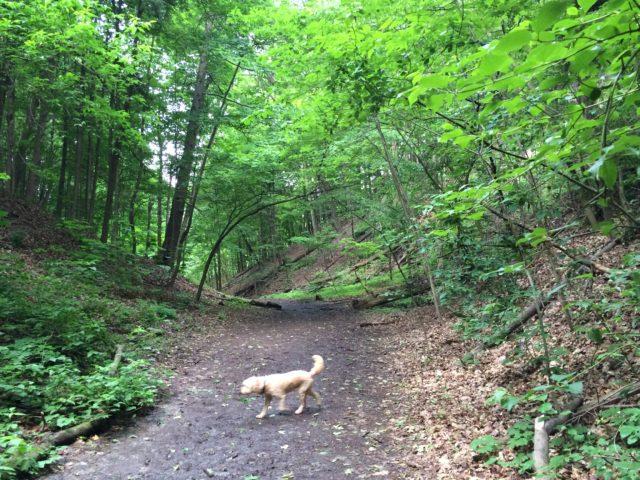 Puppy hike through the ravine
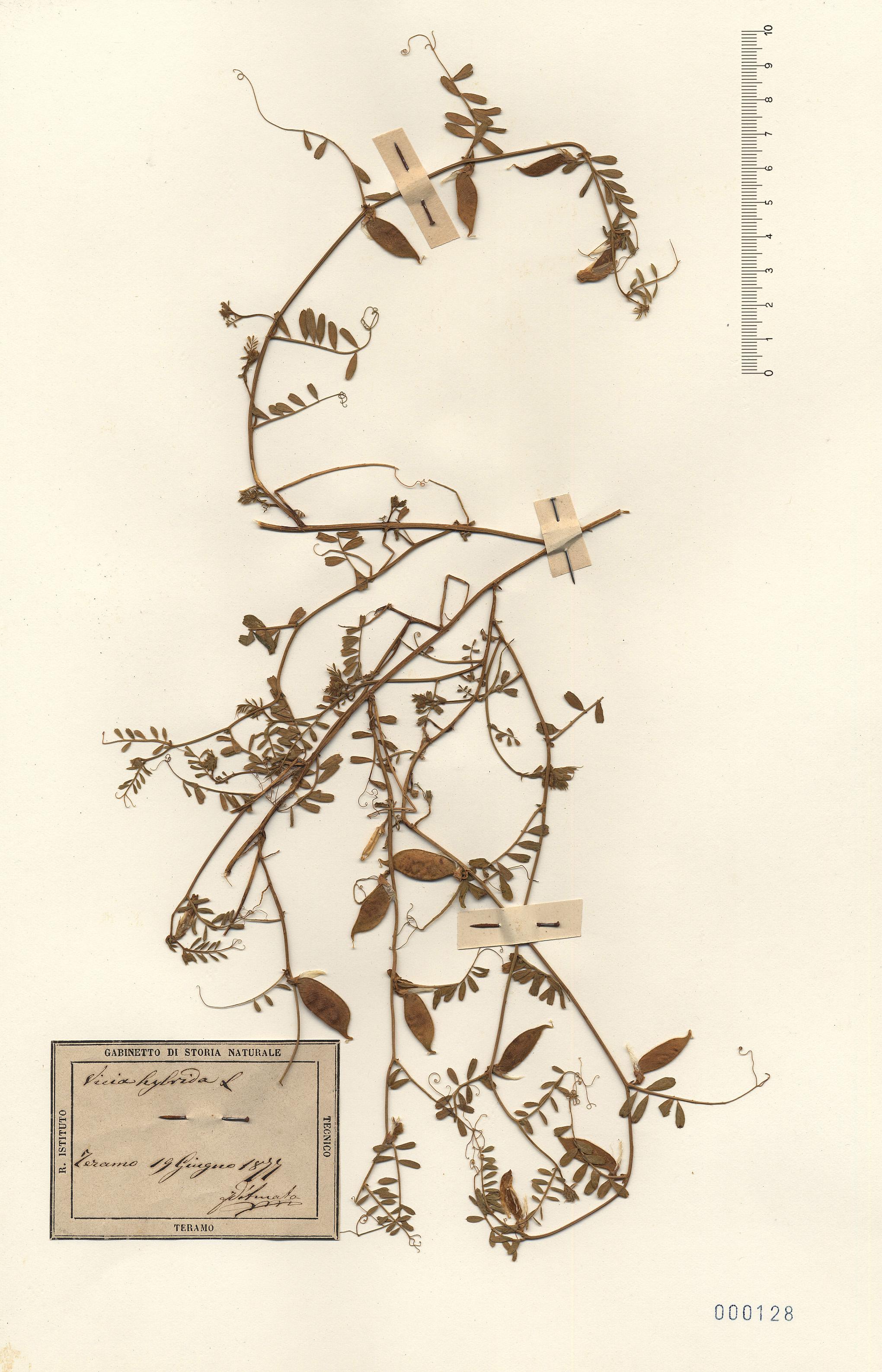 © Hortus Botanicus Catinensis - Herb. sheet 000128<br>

--

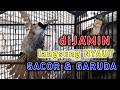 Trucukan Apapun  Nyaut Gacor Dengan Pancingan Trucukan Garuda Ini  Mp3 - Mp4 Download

* * *

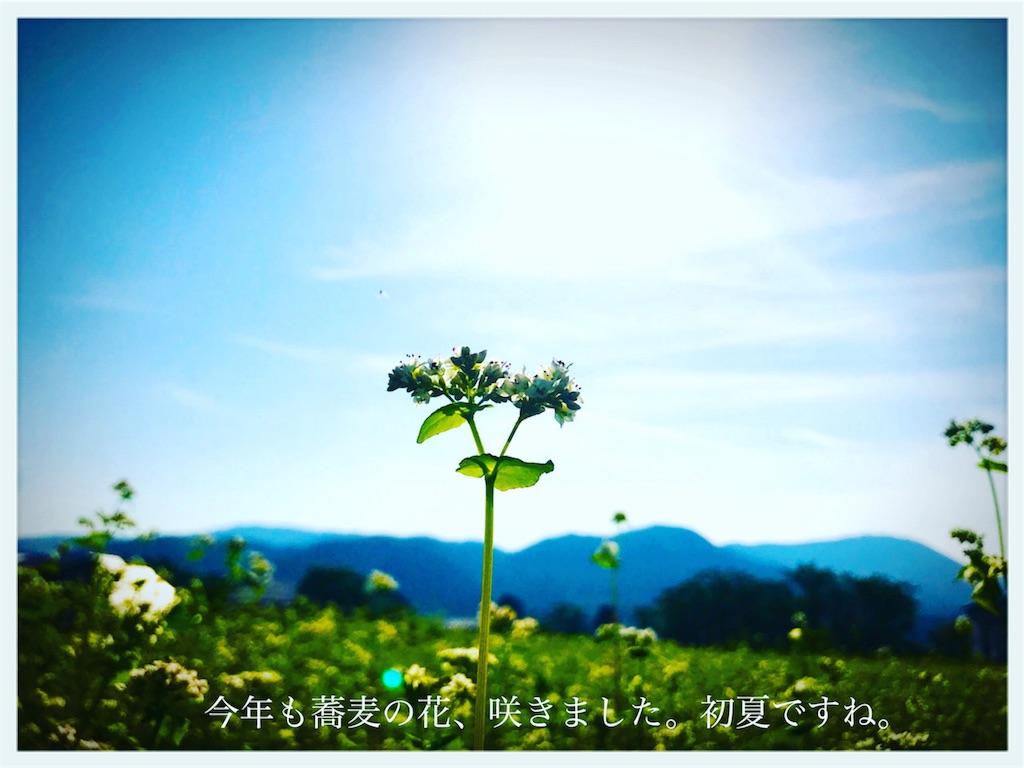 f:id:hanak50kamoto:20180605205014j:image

◆ EXERCISE GOAL ◆
Copy the lines above between the one holding "Puppy hike through the ravine" and the one holding "Herb. sheet 000128<br>", inclusive. Drop the pictures.

◆ ANSWER TO THIS TASK ◆
 Puppy hike through the ravine
 © Hortus Botanicus Catinensis - Herb. sheet 000128<br>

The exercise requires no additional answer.